Amazon may have been shut out of China, but that has not prevented it from taking a leaf out of the Chinese playbook to grow by copying and preying on the competition.
WSJ has a story on how Amazon uses its Alexa Fund to invest in start-ups, gains access to their proprietary information, and then develops its own competing products. This is the findings of a WSJ investigation,
Amazon appeared to use the investment and deal-making process to help develop competing products. In some cases, Amazon’s decision to launch a competing product devastated the business in which it invested. In other cases, it met with startups about potential takeovers, sought to understand how their technology works, then declined to invest and later introduced similar Amazon-branded products, according to some of the entrepreneurs and investors... Dealing with Amazon is often a double-edged sword for entrepreneurs. Amazon’s size and presence in many industries, including cloud-computing, electronic devices and logistics, can make it beneficial to work with. But revealing too much information could expose companies to competitive risks.
There are two issues here. One, it is perfectly legitimate for Amazon to pursue inorganic growth by investing and even acquiring startups which complement its business. The one concern here is that Amazon's size and deep pockets, coupled with a Chinese-type willingness to arm-twist, mean that it will buyout whichever innovator it wants.
The second one, where it uses its leverage as an investor to gain access to confidential information and then use that to design competing products is clearly unethical if not illegal. For startups struggling to raise capital, any approach by Amazon would appear like the Midas touch and places Amazon in a position of power to extract favourable information and other rights on the Term Sheet and contract. Besides, again given its position of power and the attraction of a large ecosystem like Amazon, like the US companies in China, the startups too prefer not to take on Amazon legally.
To highlight how brazen the practice is, sample this,
In 2010, Amazon invested in daily-deals website LivingSocial, gaining a 30% stake and representation on the startup’s board. Former LivingSocial executives said Amazon began requesting data. “They asked for our customer list, merchant list, sales data. They had a competitive product and they demanded all of this,” said one former executive. LivingSocial declined to hand over the data, this person said. LivingSocial executives began hearing from clients that Amazon was contacting them directly and offering them better terms, some former executives said.

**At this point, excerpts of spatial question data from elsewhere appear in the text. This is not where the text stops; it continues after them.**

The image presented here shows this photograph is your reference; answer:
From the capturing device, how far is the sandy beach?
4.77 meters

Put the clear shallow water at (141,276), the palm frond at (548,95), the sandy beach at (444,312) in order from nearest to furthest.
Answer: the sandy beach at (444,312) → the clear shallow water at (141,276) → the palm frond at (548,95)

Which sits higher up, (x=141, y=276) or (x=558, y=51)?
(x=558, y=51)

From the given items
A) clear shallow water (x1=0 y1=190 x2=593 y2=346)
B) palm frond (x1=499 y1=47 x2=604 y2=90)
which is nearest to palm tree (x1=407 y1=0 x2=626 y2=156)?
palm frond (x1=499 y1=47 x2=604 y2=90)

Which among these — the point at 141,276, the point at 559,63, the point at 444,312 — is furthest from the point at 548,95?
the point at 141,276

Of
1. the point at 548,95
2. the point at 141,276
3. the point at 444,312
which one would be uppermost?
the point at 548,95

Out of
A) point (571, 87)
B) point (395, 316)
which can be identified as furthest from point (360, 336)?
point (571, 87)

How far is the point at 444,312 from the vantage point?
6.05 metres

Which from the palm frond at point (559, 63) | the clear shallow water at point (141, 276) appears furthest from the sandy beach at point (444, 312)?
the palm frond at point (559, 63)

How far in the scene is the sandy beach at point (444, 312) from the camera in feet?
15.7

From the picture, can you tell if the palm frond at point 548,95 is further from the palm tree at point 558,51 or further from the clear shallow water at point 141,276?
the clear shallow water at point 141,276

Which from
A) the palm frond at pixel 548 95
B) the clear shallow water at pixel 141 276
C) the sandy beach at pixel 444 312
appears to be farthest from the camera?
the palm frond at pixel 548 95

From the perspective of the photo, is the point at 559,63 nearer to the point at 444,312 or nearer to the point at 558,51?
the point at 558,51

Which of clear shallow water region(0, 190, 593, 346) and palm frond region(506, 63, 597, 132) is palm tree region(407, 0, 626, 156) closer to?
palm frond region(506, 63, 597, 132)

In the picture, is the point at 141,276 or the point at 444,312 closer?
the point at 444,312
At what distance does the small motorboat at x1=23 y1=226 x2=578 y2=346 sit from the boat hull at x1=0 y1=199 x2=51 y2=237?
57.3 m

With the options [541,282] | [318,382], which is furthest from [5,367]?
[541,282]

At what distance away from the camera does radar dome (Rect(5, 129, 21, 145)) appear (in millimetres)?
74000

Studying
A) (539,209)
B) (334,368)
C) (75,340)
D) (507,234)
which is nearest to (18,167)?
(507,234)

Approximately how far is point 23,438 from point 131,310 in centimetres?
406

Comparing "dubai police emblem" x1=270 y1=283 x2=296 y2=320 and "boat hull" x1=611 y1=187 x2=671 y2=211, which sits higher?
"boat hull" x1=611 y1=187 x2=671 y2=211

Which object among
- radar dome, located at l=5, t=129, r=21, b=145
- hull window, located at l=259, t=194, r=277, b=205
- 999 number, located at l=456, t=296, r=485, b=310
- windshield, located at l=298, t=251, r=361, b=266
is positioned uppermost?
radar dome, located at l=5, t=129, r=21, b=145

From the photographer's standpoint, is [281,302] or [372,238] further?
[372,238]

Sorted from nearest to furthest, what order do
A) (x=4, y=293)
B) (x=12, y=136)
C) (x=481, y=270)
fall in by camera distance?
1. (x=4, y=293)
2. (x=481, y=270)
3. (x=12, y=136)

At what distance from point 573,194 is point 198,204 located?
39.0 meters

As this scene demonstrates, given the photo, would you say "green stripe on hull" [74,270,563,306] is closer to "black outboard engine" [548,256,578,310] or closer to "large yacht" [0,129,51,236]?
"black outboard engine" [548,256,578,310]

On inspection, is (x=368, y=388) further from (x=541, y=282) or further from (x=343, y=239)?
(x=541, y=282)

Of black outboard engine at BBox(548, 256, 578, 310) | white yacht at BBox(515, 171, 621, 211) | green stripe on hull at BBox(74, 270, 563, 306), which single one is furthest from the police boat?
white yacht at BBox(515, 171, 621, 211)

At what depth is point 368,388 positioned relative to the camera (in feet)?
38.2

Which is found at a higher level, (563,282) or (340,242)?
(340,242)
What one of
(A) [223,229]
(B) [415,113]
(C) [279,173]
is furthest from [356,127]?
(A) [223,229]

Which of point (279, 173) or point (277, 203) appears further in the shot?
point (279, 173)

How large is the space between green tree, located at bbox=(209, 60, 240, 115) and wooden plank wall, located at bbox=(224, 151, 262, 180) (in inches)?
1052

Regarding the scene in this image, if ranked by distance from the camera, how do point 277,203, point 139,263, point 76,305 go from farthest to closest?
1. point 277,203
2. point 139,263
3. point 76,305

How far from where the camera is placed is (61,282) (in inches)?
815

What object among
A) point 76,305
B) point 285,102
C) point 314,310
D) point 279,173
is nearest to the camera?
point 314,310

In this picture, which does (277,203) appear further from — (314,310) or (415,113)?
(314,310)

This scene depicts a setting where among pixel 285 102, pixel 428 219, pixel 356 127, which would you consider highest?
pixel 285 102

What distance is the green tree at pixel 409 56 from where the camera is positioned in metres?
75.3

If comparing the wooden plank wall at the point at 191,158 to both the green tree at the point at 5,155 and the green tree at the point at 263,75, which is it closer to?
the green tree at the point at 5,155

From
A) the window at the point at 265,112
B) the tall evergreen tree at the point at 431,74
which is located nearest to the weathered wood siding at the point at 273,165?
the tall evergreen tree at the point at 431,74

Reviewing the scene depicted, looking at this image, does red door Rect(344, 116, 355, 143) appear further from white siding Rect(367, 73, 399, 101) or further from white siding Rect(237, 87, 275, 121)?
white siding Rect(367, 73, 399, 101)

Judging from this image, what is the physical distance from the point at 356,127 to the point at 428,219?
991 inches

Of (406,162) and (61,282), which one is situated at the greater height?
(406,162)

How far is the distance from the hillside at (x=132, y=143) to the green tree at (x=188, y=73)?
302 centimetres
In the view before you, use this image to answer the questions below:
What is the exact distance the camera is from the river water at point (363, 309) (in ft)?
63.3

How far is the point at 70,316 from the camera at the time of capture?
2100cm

Amazon also began hiring away LivingSocial employees.
Even the Chinese could not have done better with the seduce-access-copy-discard approach,
Vocalife LLC, a Texas-based sound-technology firm, has sued Amazon, alleging it improperly used proprietary technology. Amazon had contacted the inventor of Vocalife’s speech-detection technology in 2011 after he had received an award at the Consumer Electronics Show, said Alfred Fabricant, a lawyer representing Vocalife. The inventor thought the visit could be a prelude to some kind of licensing deal or buyout offer, according to Mr. Fabricant. He demonstrated a microphone array, for which he had filed for two patents, and sent over documentation related to its invention and engineering, Mr. Fabricant said. Shortly after the meeting, Amazon’s executives didn’t respond to several emails from the inventor, Mr. Fabricant said. Vocalife contends that Amazon used the technology in its Echo device, infringing on its patents. “They find technology they think is extremely valuable and seduce people to engage with them, and then cut off all communication after initial sessions with an inventor or company,” Mr. Fabricant said. “Years later, lo and behold, the technology is in an Amazon device.”
In a delicious irony, Amazon representatives claim that there are Chinese walls between its Alexa Fund and Amazon that would prevent transfer of any such information. But we all know the history of the aptly named Chinese walls, from across markets and China.
The US market regulators have singularly failed to police the technology market place on such predatory practices, just as the US establishment failed to monitor and take action against Chinese practices.
These practices will only worsen in the years ahead if unchecked as Amazon starts to leverage its Amazon Web Services to deepen its involvement in solutions development. Now, Amazon is only doing at a larger scale what others do in a smaller scale (compared to Amazon). Third-party App and solutions providers who integrate with Salesforce, for example, run the risk of compromising their integrity and market as Salesforce develops its own proprietary competitors and force out the third party providers.
The question then is, who will do to Amazon what President Trump did with China in calling out these activities and emboldening US firms to come out in the open against Chinese practices. I guess, Trump again, if he returns back to power!
I had blogged earlier about a similar WSJ investigation which shows how Amazon's e-commerce private label side uses data about third-party sellers on Amazon marketplace to create competing products.